--То будет большая потеря для ордена и Церкви,-- вздохнул монах.-- Но оставим сие в руках Господа и обратим взоры наши лишь на данный им предмет исследований.-- С каковым благочестивым заявлением отче-искрец поднял бутылку, дабы оценить уровень жидкости, и, определив научным методом наличие влаги, немедля проверил ее качество и измерил количество, переместив в лучшую из реторт -- собственное необъятное брюхо.

Потом, почмокав губами и напрочь игнорируя скорбные и разочарованные взгляды моряков, святой отец с энтузиазмом принялся описывать созданные недавно в генуэзском коллеже святого Ионы водяной винт и вертящий его движитель. Будь три испанских каравеллы оснащены такими устройствами, говорил монах, им не пришлось бы зависеть от ветра. Однако покамест отцы Церкви запрещали широкое использование сего устройства, опасаясь, что ядовитые дымы отравят воздух, а невероятные скорости, развиваемые с помощью мотора, будут непереносимы для человеческих тел.

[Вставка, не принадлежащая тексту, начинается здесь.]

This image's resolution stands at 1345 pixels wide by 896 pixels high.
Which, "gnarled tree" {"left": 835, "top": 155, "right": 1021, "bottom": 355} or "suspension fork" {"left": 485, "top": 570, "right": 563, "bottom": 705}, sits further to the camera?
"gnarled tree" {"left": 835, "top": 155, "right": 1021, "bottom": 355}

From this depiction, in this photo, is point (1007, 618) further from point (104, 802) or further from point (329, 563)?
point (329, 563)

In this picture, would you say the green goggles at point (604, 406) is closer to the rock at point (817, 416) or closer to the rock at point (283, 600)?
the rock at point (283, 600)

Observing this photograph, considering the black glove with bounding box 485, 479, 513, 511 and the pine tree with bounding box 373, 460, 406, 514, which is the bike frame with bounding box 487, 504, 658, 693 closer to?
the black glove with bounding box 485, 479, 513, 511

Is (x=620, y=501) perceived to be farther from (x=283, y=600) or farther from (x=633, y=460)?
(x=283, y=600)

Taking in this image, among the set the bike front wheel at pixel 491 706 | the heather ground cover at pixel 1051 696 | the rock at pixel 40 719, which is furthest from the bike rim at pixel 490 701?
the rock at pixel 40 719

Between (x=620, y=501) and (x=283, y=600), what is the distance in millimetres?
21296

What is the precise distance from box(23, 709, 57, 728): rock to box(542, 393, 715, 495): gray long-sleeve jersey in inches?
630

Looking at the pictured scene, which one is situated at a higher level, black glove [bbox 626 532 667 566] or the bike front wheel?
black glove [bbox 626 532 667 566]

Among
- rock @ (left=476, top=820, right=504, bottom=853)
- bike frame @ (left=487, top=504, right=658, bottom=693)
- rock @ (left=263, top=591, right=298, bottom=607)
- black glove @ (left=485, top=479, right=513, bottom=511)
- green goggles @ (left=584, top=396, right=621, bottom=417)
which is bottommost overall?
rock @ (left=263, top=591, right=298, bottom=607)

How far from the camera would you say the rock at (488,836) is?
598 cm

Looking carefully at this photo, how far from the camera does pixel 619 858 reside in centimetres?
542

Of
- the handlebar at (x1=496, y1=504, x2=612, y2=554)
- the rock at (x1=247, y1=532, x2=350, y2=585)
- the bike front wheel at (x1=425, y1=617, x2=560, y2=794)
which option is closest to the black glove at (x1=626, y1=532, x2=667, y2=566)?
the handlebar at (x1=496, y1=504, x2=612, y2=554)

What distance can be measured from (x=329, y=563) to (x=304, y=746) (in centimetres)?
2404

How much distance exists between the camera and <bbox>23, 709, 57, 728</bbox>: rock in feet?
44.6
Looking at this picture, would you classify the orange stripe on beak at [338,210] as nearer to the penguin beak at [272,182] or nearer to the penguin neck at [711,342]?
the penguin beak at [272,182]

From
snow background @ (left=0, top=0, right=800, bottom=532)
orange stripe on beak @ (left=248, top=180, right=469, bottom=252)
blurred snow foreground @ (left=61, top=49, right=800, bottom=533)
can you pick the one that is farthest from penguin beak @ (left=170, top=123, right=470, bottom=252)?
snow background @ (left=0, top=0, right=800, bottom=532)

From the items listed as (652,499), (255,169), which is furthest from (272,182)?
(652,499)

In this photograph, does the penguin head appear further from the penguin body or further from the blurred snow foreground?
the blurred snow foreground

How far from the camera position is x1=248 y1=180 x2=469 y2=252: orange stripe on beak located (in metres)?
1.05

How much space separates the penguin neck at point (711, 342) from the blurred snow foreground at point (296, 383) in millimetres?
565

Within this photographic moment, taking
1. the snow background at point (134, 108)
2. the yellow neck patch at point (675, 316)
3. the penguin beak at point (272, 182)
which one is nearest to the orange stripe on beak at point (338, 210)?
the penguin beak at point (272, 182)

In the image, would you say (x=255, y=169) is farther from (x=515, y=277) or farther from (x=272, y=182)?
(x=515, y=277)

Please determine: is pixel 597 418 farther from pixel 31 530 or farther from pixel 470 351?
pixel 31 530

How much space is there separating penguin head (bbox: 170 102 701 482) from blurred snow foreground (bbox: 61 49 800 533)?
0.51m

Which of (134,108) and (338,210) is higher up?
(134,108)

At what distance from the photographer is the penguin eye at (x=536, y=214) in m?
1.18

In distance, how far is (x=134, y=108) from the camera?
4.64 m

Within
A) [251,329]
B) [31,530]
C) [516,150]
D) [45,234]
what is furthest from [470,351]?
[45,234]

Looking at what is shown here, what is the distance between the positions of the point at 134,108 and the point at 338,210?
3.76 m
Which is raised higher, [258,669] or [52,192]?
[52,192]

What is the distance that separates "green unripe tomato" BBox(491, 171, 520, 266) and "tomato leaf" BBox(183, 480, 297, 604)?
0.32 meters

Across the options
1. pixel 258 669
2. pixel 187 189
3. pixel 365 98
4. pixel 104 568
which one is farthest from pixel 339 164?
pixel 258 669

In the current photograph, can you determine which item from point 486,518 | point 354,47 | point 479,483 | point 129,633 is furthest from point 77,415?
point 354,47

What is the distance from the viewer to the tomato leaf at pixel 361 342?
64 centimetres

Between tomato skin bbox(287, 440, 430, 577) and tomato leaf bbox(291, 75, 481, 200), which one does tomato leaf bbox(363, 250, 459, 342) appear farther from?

Затем отче-искрец углубился в детальное жизнеописание своего святого покровителя, изобретателя первого воплотителя и приемника херувимов, Иону Каркассонского, что принял мученическую смерть, схватившись за провод, который посчитал изолированным.

Моряки немедля нашли причину удалиться. Монах был добрым малым, но агиография им прискучила. Хотелось поговорить о бабах...

Если бы на следующий день Колумб не уговорил бы команду проплыть на запад еще сутки, события пошли бы совсем по-иному.

На заре моряков весьма воодушевил вид кружащих над каравеллами огромных птиц. Суша была где-то поблизости; быть может, эти крылатые твари явились с берегов самого Сипанго, где дома крыты золотом.

Птицы спускались все ниже. При ближайшем рассмотрении они оказались не только велики, но и удивительно сложены. Тела их были уплощены наподобие тарелок, а несоразмерно огромные крылья имели в размахе добрых тридцать футов. Ног у них не было. Лишь немногие моряки оценили значение этого факта в полной мере: птицы жили в полете, не садясь ни на воду, ни на сушу.

Покуда моряки размышляли, до них донесся слабый звук, точно кто-то прокашлялся, но так далеко и почти неслышно, что каждому показалось, что это прочищает горло сосед.

Но парой минут спустя звук стал громче, сильнее -- точно звенела струна лютни.

Все замерли, обернувшись на запад.

Даже тогда не поняли они, что звенела вдалеке та струна, что соединяет небо с землею, и нить эта натянута до предела, а дергают ее жестокие пальцы моря.

И только потом они увидели, что горизонт кончился.

А тогда было уже поздно.

Заря не блеснула молнией -- она грянула громом. Хотя три каравеллы тут же развернулись и попытались галсами двинуться на восток, внезапно усилившееся течение сделало сопротивление бесполезным.

Втуне мечтал роджерианец о генуэзском винте и паровой машине, что могли бы помочь им противостоять ужасающей силе разъяренного моря. Некоторые матросы молились, некоторые бесновались; кто-то пытался убить адмирала, другие бросались за борт, третьи впадали в прострацию.

Только бесстрашный Колумб и отважный отче-искрец выполняли свой долг. Весь день толстопузый монах сидел, зажатый своим навесиком, выстукивая точки и тире своему собрату на Канарах. Остановился он, только когда встала Луна, подобно кровавому пузырю из глотки умирающего великана. Всю ночь монах внимательно слушал и работал, не покладая рук, безбожно ругаясь, черкая в блокноте и сверяясь с книгой шифров.

Когда в реве и хаосе пришла заря, монах выскочил из толдильи, сжимая в руке клочок бумаги. Глаза его блуждали, губы шевелились, но никто не мог разобрать, что ему удалось расшифровать код. Никто не слышал, как он кричал: "Это португальский! Португальский!"

Уши моряков не могли более воспринять слабый человеческий голос. Покашливание и звон струн были лишь прелюдией к концерту. Теперь пришло время увертюры. Как труба Гавриила, гремел океан, обрушиваясь в бездну.